This is what the world's best cartoonists are saying about the election results.
Well, it’s over.
I mean OVER.
“Everything that needs to be said has already been said. But since no one was listening, everything must be said again.” --André Gide
I posted some analysis of the election at the bottom of this post. But let’s move onto public education.
There was plenty of local coverage of the education propositions that passed in California: 51, 55, 58, 59.
Georgia and Massachusetts both refused to open the floodgates to charter schools. Perhaps after all the national coverage from the Network for Public Education’s Carol Burris, they saw California as a cautionary tale.
Myra Blackmon explains what’s next for Georgia here.
Edushyster tells us why the statewide ban on the charter cap went down in flames in Massachusetts.
Since the presidential campaigns included almost no talk about federal education policy, we can look to Indiana to see what is coming our way. We have good reason to believe that Mike Pence will play an active role in the administration. He already booted Chris Christie from Trump’s transition team. He’s a grown-up Republican, rather than a pre-verbal toddler. Pence speaks the language of the Republicans who still hold a sweeping majority in the House and a narrower majority in the Senate.
So let’s call Indiana the Trump/Pence pilot program.
Hoosier buddy in education? Not Mike Pence
Stop feeling reassured by checks and balances on federal executive powers. Pence is not a Republican in the traditional “local control” sense. This is the governor who signed a law that allowed businesses to discriminate based on their religious beliefs. The NCAA (that’s not a typo) pressured him to moderate it, saying they’d pull their lucrative Final Four tournament from the state otherwise.
He also signed a law preventing Indiana municipalities from passing any laws restricting the use of plastic bags.

Source data:
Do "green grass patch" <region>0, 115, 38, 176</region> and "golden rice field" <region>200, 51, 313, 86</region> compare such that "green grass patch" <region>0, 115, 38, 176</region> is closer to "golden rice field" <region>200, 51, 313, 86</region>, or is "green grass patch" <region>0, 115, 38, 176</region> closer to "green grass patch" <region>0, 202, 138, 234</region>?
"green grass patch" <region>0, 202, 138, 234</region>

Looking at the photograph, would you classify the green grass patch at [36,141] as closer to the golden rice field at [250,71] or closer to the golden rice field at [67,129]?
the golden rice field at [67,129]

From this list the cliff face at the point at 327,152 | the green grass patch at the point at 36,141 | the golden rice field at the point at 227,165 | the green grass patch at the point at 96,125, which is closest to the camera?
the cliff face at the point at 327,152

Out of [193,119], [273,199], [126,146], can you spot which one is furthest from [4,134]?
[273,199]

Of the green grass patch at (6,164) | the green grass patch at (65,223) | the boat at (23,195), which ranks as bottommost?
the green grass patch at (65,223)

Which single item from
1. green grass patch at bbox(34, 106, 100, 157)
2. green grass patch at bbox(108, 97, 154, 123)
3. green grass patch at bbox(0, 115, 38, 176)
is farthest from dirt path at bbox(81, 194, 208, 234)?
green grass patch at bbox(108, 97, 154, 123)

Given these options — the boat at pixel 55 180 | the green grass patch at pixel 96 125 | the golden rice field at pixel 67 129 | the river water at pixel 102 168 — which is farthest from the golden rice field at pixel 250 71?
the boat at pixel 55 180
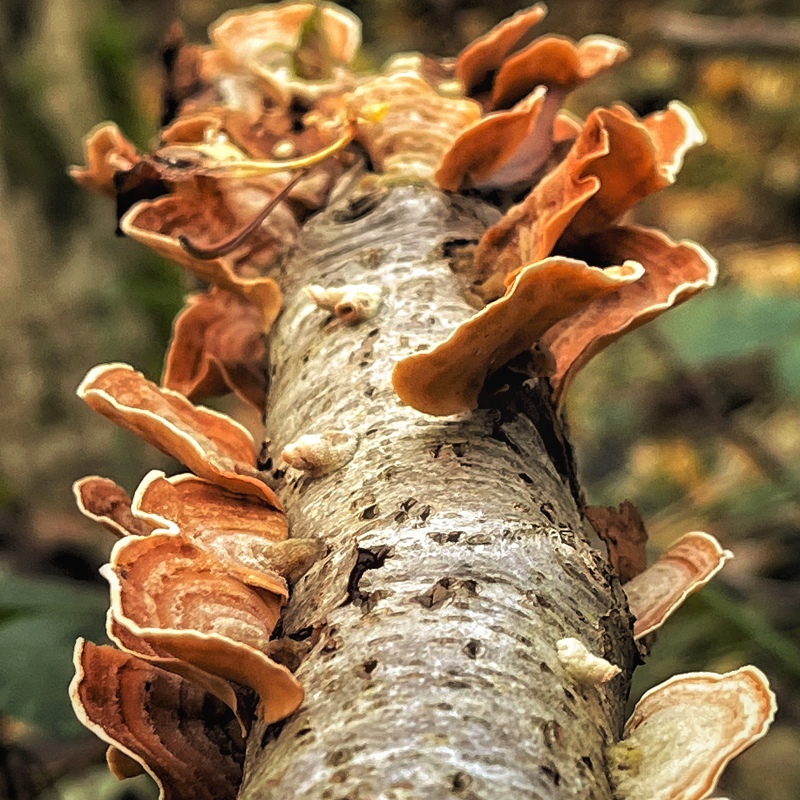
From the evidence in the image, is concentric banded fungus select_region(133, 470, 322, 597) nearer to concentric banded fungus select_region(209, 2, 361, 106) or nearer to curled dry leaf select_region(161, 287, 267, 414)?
curled dry leaf select_region(161, 287, 267, 414)

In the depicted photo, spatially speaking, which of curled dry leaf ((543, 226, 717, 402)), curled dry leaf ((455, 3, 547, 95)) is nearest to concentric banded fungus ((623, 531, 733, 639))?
curled dry leaf ((543, 226, 717, 402))

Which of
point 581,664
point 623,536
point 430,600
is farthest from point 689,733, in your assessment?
point 623,536

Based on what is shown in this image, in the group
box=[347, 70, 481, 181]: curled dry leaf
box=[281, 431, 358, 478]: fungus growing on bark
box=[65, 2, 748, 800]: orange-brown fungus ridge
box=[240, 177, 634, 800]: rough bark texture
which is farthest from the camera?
box=[347, 70, 481, 181]: curled dry leaf

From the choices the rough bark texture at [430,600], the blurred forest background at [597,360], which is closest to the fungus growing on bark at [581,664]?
the rough bark texture at [430,600]

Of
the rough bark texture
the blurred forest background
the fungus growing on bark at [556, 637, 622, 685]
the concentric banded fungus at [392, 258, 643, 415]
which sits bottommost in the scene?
the blurred forest background

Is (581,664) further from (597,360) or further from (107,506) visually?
(597,360)

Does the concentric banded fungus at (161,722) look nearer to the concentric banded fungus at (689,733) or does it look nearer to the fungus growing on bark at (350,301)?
the concentric banded fungus at (689,733)
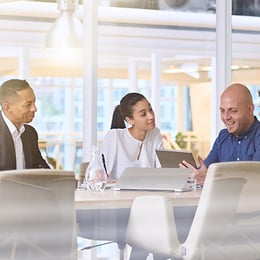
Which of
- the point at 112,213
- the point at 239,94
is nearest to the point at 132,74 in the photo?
the point at 239,94

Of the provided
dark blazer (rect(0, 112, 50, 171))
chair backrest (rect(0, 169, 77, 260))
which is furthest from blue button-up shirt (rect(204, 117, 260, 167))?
chair backrest (rect(0, 169, 77, 260))

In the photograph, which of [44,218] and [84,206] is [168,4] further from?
[44,218]

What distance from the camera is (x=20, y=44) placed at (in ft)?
13.5

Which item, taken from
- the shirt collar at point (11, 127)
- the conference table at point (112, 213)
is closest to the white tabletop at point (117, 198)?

### JOBS:
1. In the post about the election and public education, list every California proposition number mentioned.
2. Extend the post about the election and public education, starting after its final sentence about plastic bags.
The source data is not needed for any of this work.

### EXPECTED RESULTS:
1. 51, 55, 58, 59

2.
Pence stripped the independent State Superintendent of Schools, Glenda Ritz, of most powers and created a second Department of Ed that he could control. She received more votes than he did and their terms were rife with conflict. Read about their war here.
If advocates for public education across the country fought against charters and testing with Bush/Obama, think now about a fight for local control, more testing than you can possibly imagine, school letter grades, merit pay, and federal incentive programs for vouchers in addition to charters.
Don’t tell yourself, “At least he’ll get rid of CCSS.” Out of political expedience, Pence essentially renamed Common Core for Indiana and required a new battery of standardized tests.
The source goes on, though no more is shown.